Today was happily spent off the grid. Other than this note to you and a morning entry in my journal, I did not touch, think about, or utilize anything that involved technology or social media.
I have lived in my surroundings and within my comfort zone or things I utilize to keep me comfortable for a long time now. For as long as I know, I have stayed as I was. I used the only tools I ever knew to keep my sanity, as well as protect my emotions.
At times, I limited myself to the same surroundings in order to keep within my measure of comfort.
Meanwhile, an entire world remains to be seen. There is so much to learn and so much I can do. There are places I have never been to before and things I have yet to experience. Life is literally right outside my door. The only way I can live it is if I decide to broaden my horizons.

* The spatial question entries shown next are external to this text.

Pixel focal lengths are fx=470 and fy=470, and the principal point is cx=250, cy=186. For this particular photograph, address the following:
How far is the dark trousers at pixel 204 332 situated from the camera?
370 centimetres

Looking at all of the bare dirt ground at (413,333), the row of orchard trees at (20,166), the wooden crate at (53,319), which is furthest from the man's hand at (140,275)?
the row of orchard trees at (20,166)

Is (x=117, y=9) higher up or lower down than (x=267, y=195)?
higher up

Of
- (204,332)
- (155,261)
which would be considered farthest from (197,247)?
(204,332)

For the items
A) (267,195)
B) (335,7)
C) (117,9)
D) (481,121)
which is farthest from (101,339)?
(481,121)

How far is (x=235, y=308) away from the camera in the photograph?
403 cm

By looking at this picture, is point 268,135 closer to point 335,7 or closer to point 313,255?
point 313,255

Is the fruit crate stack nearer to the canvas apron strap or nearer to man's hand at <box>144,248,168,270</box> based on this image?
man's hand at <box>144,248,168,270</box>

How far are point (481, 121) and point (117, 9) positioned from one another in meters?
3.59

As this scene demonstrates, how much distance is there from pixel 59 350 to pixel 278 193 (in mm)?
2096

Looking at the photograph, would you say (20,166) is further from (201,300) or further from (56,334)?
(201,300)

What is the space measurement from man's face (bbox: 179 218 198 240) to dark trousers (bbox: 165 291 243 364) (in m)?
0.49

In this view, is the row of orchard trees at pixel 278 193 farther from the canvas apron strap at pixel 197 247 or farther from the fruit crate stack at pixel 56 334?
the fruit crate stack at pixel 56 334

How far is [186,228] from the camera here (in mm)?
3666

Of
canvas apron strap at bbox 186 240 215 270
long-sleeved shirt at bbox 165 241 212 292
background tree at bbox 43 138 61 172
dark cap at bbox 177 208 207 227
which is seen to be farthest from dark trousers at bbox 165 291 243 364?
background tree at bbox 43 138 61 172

Instead of regarding yesterday and its memory, or clinging to a comfort (even while at the cost of my own discomfort) and rather than staying locked in, or remaining stagnantly still in fear of change or lonesomeness; I need to step outside of the circle I kept myself accustomed to.

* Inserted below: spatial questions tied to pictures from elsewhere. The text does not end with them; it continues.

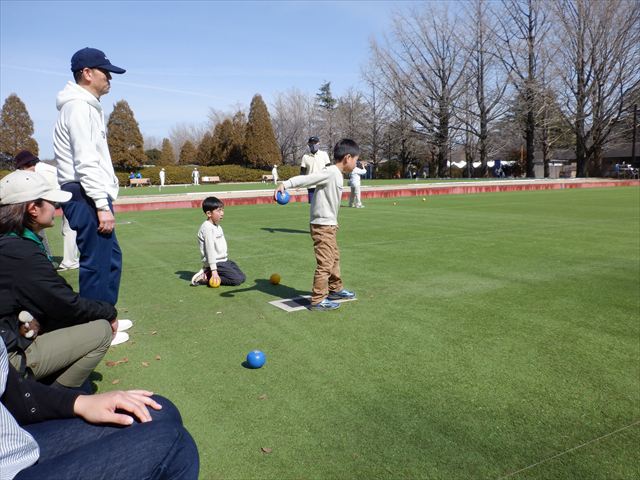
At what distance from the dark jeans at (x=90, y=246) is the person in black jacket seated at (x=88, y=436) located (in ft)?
8.52

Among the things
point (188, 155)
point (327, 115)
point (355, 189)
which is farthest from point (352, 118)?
point (355, 189)

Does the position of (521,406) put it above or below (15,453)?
below

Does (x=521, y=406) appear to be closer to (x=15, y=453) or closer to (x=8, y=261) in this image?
(x=15, y=453)

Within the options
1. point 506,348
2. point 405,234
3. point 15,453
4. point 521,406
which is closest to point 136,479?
point 15,453

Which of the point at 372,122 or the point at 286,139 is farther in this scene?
the point at 286,139

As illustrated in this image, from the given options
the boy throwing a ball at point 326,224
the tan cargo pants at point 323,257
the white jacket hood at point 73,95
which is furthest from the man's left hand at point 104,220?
the tan cargo pants at point 323,257

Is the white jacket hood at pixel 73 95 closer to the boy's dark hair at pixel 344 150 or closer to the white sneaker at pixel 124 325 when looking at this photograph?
the white sneaker at pixel 124 325

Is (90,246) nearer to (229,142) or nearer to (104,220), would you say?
(104,220)

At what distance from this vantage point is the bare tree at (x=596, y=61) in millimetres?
41844

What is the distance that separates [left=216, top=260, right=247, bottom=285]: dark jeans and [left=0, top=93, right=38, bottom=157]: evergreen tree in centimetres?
5287

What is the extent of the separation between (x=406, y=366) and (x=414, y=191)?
924 inches

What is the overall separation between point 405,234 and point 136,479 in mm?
10799

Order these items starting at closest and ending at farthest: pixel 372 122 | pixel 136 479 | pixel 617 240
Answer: pixel 136 479 < pixel 617 240 < pixel 372 122

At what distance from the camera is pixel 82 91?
14.7ft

I was part of a trip this morning. Leaving at 7:00am, we took the scenic route from my place at Spook Rock to the town of New Canaan, Connecticut.
We traveled through back-roads, weaving through the upwards and downward streets, hugging mountainsides that border the Hudson River, and moving through towns and countryside that I never saw or knew existed.
There is so much in the world to see.
There is so much to do and so much of it is close by.
There is no reason not to see it
I never drove through this part of Connecticut before. I never saw this part of the country. I never saw the rolling green hills and the vast properties. As we arrived in New Canaan, we pulled into a parking lot and made our way to an outdoor car show.
We walked through the streets, which were clean of any litter. No one pushed and no one shoved. People smiled and said the words, “Hello,” or, “Thank you,” and, “Excuse me,” when trying to pass by.
We made it to the show in less than an hour. We walked the streets of New Canaan and saw different cars from different years. We saw different styles from different makers. If the day ended after this, it would have been sufficient, and my day would have been complete.
I returned home before noon. Same as the way to New Canaan was pretty, the drive home was equally beautiful. The sky was springtime blue. The wind was warm. The day was easy and the traffic across the Tappan Zee Bridge was more than kind. If the day ended here—still, it would have been sufficient.
I thought about the idea of expanding my horizons. I thought about the recent commitment I made to myself.
I am to create small goals for and achieve them on a daily basis.
With that in mind, I decided to teach myself how to fly fish.
I have a new rod. I have a box with different flies. I could use either wet flies or dry flies. I needed to find a place with some room. This way I could avoid hooking something or someone during my cast.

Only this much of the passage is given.